Devastating For Farmers
The new decree says hemp extracts, including CBD, can now legally be produced from the entire hemp plant, including the flower and leaves.
And, that hemp extracts and retail products containing such extracts can contain trace amounts of up to 0.3% THC.
With THC and CBD levels being linked, a 0.2% THC limit can produce around 6% CBD, with 0.3%, it can rise to almost 10% CBD.
With farmers being allowed to harvest the flower but not sell them, there has been a kick-back, too, from the unions.
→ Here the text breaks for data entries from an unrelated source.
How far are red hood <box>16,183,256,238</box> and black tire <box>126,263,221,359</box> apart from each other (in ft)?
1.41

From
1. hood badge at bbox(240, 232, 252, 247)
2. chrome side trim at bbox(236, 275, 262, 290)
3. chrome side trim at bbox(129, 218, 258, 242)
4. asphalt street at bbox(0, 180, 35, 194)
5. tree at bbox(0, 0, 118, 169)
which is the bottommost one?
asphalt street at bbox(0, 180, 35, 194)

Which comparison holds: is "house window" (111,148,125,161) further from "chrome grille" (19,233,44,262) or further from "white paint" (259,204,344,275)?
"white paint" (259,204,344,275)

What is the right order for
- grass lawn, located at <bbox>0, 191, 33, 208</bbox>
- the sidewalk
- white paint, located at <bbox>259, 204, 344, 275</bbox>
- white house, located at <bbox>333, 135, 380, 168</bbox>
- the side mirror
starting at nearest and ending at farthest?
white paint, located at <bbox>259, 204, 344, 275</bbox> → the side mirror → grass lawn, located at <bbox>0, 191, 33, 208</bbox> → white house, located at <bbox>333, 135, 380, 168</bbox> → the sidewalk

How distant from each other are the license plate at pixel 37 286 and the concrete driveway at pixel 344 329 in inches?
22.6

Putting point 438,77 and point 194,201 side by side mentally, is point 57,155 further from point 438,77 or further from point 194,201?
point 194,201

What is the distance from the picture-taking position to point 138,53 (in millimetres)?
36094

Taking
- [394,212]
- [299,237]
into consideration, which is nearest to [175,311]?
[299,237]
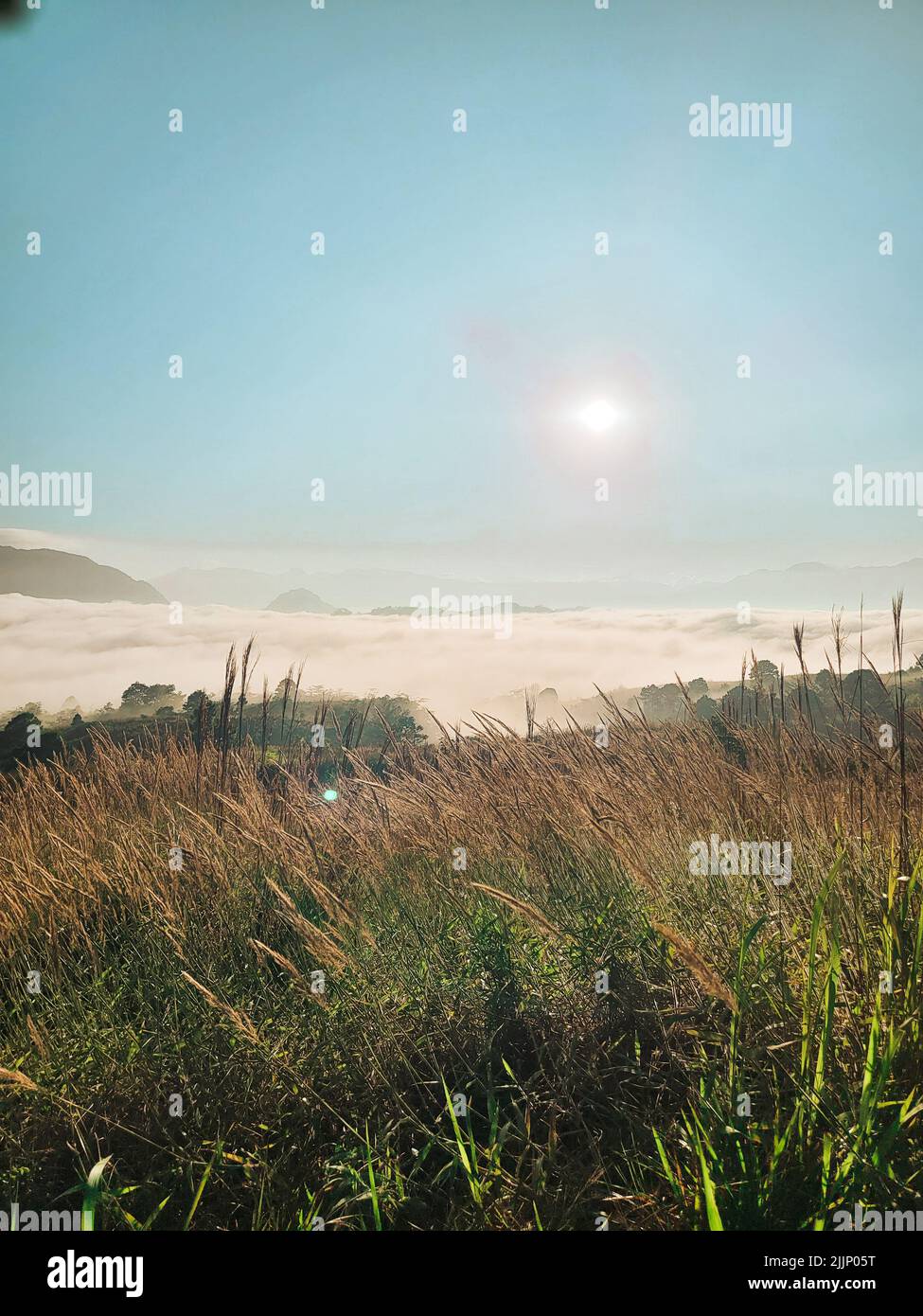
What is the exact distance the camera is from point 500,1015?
2.54 metres

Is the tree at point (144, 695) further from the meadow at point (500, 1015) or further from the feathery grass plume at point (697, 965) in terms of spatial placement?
the feathery grass plume at point (697, 965)

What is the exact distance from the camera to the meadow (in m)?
1.94

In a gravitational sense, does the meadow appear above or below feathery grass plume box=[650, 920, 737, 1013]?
below

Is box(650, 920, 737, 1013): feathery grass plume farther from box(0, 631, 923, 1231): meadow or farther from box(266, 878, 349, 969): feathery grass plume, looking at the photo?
box(266, 878, 349, 969): feathery grass plume

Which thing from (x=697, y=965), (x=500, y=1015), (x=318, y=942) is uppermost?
(x=697, y=965)

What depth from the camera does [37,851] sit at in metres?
4.63

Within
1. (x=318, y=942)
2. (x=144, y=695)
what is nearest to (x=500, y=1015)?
(x=318, y=942)

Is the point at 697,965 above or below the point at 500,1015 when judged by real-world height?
above

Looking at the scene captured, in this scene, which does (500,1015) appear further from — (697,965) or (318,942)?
(697,965)

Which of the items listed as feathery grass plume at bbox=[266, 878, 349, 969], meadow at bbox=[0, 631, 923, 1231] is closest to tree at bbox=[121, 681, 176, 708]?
meadow at bbox=[0, 631, 923, 1231]
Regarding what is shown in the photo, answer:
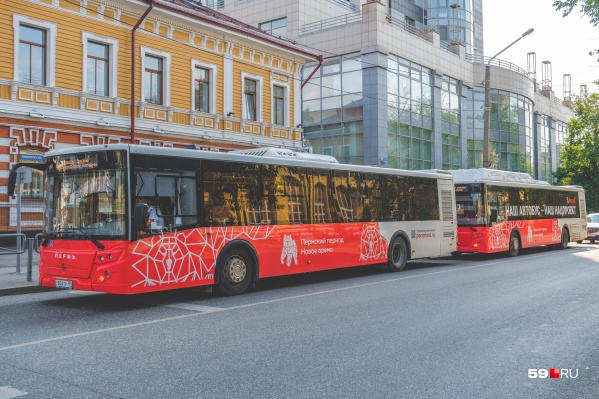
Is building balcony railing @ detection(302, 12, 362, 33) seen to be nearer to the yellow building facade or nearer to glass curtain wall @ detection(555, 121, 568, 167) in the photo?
the yellow building facade

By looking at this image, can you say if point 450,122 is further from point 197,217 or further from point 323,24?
point 197,217

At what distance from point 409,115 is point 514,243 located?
16.0m

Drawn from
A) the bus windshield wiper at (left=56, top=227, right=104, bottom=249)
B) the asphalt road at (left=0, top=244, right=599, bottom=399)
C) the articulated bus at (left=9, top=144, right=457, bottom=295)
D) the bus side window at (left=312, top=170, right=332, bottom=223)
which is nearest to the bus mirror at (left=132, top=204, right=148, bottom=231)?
the articulated bus at (left=9, top=144, right=457, bottom=295)

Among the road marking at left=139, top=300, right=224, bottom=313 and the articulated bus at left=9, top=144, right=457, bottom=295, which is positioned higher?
the articulated bus at left=9, top=144, right=457, bottom=295

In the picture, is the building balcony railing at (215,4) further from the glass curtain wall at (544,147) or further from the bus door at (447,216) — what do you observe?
the glass curtain wall at (544,147)

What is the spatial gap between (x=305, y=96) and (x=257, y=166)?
25140 mm

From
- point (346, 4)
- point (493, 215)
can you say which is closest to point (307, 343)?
point (493, 215)

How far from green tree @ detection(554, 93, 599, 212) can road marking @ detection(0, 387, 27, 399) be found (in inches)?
1736

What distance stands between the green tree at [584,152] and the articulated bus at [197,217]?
3317 centimetres

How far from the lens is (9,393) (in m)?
5.20

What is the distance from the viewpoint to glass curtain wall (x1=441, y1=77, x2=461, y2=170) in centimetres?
4075

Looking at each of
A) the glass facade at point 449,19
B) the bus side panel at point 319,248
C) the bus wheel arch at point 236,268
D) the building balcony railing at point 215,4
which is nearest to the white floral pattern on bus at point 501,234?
the bus side panel at point 319,248

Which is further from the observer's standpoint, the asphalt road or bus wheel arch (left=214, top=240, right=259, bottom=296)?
bus wheel arch (left=214, top=240, right=259, bottom=296)

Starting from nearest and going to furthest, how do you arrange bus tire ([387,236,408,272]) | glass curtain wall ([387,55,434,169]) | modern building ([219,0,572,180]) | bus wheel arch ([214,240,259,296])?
bus wheel arch ([214,240,259,296]) < bus tire ([387,236,408,272]) < modern building ([219,0,572,180]) < glass curtain wall ([387,55,434,169])
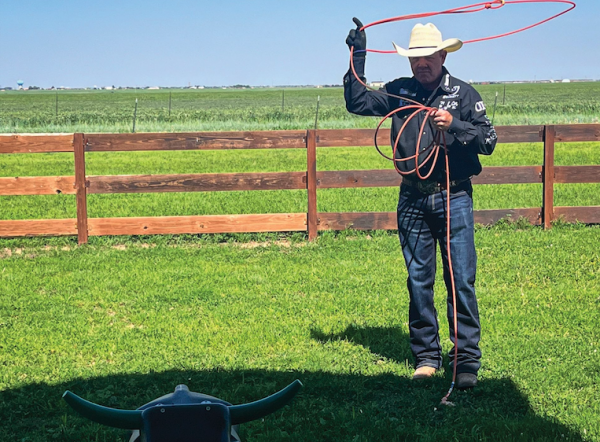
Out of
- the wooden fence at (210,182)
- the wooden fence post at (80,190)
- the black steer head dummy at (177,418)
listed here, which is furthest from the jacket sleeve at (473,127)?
the wooden fence post at (80,190)

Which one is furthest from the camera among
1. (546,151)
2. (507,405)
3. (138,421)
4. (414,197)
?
(546,151)

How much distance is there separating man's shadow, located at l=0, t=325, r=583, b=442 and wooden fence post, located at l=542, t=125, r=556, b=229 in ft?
15.8

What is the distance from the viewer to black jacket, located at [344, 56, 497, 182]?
4.09 metres

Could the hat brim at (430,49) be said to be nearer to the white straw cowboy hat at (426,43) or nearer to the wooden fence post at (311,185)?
the white straw cowboy hat at (426,43)

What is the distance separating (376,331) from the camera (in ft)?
17.6

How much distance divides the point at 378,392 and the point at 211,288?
265 centimetres

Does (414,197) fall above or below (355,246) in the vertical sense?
above

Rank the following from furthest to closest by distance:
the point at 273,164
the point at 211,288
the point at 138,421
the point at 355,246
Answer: the point at 273,164 → the point at 355,246 → the point at 211,288 → the point at 138,421

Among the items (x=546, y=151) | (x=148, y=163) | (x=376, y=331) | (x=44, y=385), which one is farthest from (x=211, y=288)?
(x=148, y=163)

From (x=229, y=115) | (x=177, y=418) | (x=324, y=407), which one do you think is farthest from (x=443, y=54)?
(x=229, y=115)

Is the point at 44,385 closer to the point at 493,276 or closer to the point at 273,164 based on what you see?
the point at 493,276

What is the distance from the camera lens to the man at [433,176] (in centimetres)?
415

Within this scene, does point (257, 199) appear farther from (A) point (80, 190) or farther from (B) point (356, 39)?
(B) point (356, 39)

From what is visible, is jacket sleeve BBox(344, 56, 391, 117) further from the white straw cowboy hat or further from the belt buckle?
the belt buckle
François-Guillaume Piotrowski, president of the Association of French Cannabinoid Producers (AFPC), said: “The flower represents 80 to 85% of our sales. The impact is radical. Are companies going to resist this? No, it is improbable. We could not quantify in total, but at least 80% of our 280 members want to give up.”
Speaking to Newsweed Aurélien Delecroix, President of the Professional Hemp Trade Union (SPC), said: “The authorities say you cannot differentiate CBD hemp from THC. Of course it’s possible! There are quick tests to differentiate CBD and THC. So that will be one of the many arguments that will be put forward.”
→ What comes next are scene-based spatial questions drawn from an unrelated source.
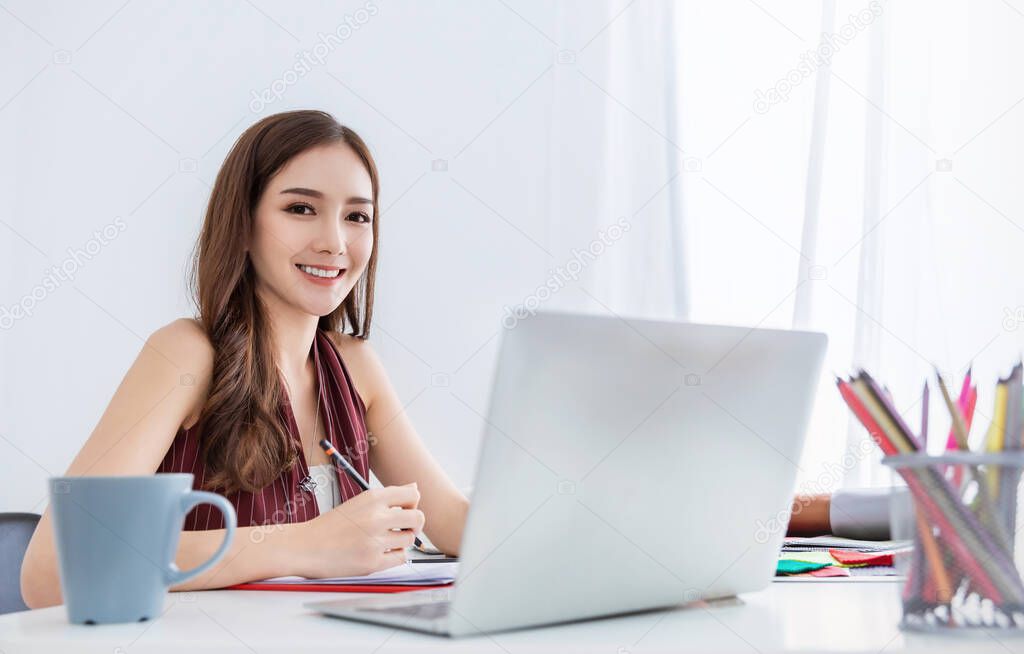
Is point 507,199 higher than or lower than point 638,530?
higher

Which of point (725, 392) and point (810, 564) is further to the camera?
point (810, 564)

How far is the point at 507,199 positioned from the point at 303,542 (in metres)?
1.63

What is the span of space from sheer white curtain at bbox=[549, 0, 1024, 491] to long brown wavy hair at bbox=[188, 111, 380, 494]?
0.89 m

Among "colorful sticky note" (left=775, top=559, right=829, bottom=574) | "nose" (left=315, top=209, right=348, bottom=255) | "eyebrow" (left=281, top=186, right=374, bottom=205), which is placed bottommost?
"colorful sticky note" (left=775, top=559, right=829, bottom=574)

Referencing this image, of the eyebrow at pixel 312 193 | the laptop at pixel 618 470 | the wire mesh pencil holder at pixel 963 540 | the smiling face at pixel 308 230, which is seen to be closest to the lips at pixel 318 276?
the smiling face at pixel 308 230

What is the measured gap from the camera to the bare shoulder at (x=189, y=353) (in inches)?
52.2

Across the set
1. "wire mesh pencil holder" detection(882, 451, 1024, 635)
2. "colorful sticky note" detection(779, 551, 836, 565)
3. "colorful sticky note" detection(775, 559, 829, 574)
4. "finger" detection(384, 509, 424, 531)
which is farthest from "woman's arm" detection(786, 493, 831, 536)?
"wire mesh pencil holder" detection(882, 451, 1024, 635)

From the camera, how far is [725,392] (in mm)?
611

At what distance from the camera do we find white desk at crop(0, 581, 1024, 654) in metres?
0.51

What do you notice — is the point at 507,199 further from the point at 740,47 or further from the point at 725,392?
the point at 725,392

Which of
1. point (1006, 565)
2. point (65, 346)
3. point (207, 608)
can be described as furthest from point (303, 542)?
point (65, 346)

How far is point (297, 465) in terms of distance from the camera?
1479mm

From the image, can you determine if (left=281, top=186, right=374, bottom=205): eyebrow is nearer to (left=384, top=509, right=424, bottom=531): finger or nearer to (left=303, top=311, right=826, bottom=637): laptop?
(left=384, top=509, right=424, bottom=531): finger

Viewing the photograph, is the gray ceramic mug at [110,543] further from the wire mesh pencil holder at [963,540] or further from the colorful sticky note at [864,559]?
the colorful sticky note at [864,559]
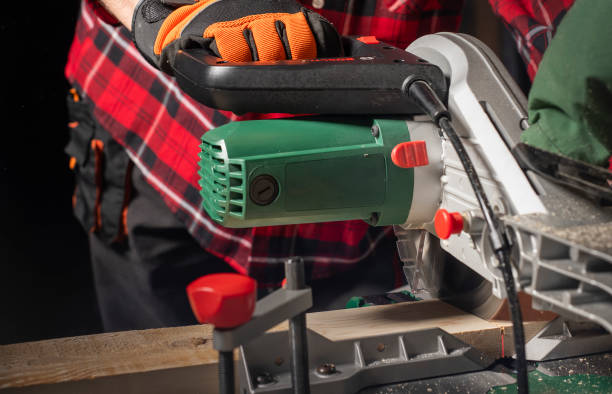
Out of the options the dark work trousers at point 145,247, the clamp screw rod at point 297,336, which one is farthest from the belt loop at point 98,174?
the clamp screw rod at point 297,336

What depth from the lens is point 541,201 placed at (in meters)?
0.70

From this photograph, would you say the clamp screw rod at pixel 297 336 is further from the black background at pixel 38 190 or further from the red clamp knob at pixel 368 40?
the black background at pixel 38 190

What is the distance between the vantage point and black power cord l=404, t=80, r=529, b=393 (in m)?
0.62

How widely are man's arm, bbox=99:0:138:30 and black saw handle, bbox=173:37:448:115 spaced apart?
0.40 m

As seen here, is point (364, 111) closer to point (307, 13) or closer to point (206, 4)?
point (307, 13)

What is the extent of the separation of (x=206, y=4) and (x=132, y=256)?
860 millimetres

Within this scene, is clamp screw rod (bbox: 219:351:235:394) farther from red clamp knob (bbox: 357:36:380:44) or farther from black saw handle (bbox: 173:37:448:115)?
red clamp knob (bbox: 357:36:380:44)

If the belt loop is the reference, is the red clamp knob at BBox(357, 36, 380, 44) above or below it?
above

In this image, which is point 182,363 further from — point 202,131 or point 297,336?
point 202,131

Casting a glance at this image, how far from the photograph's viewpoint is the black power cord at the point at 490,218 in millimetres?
621

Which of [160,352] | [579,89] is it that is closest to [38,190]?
[160,352]

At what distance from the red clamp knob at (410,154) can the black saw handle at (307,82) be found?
0.07 metres

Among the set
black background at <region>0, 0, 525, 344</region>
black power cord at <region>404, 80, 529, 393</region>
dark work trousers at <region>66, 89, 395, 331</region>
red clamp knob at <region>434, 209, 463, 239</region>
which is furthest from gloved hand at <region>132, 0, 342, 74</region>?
black background at <region>0, 0, 525, 344</region>

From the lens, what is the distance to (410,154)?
0.82 meters
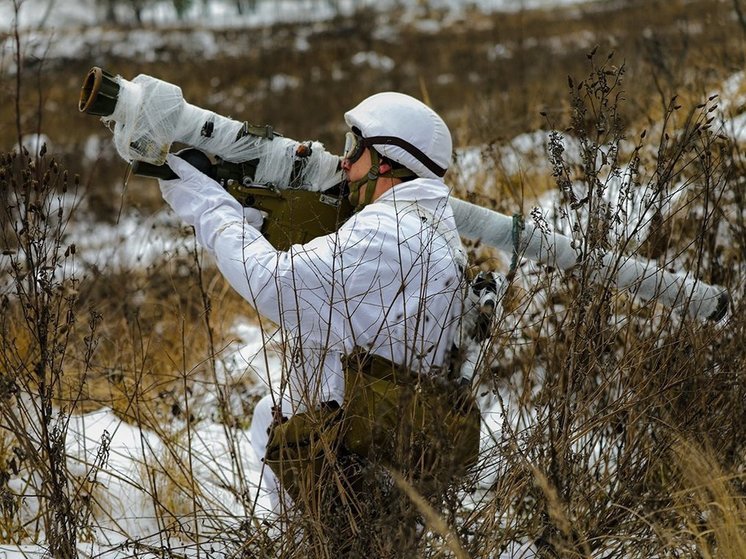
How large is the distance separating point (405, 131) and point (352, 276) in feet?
1.52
Yann Bisiou, a specialist in drug law, and legal consultant to the UPCBD, said: “We spent our New Year’s Eve there on December 31, then we lodged our appeal with the Council of State on January 1. It was well registered on January 3, and was not rejected. So we hope that the judge will rule this week.”
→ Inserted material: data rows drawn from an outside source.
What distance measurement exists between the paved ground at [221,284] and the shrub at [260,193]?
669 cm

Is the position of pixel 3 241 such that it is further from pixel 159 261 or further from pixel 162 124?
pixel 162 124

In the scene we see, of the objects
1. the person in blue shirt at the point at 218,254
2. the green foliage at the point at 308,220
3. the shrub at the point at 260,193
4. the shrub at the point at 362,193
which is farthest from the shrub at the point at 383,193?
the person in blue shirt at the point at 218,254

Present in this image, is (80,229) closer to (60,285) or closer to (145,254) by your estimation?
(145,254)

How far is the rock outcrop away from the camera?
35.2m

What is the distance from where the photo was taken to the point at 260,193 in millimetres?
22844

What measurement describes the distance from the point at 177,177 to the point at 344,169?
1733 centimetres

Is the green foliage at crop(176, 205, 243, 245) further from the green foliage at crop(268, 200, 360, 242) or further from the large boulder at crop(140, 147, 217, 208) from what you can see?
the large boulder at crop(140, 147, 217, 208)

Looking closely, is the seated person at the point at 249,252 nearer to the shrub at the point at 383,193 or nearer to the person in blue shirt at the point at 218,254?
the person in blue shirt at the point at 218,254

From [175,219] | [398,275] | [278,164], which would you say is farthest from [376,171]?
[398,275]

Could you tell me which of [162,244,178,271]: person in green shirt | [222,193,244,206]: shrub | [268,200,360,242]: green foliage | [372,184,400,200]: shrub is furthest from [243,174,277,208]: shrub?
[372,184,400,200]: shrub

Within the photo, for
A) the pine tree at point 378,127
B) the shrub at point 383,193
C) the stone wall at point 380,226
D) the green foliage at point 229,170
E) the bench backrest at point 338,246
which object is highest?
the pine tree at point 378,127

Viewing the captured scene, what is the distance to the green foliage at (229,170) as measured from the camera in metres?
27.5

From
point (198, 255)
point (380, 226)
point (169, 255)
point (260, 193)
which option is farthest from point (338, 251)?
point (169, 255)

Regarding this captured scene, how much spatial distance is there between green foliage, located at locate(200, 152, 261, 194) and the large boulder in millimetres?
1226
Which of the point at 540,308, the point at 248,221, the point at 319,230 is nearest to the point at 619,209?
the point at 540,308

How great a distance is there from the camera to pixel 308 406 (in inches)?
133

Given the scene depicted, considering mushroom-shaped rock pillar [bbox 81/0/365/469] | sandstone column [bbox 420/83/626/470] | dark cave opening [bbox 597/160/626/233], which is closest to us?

For the Council of State to suspend the decree it is necessary to prove severe economic ramifications, as being petitioned by the farmers.
In Belgium and Luxembourg CBD flowers are treated like tobacco, although they are outlawed in the UK.
French CBD sales were expected to total around €180m in 2021. There are around 1,000 physical CBD stores in France and many more online outlets.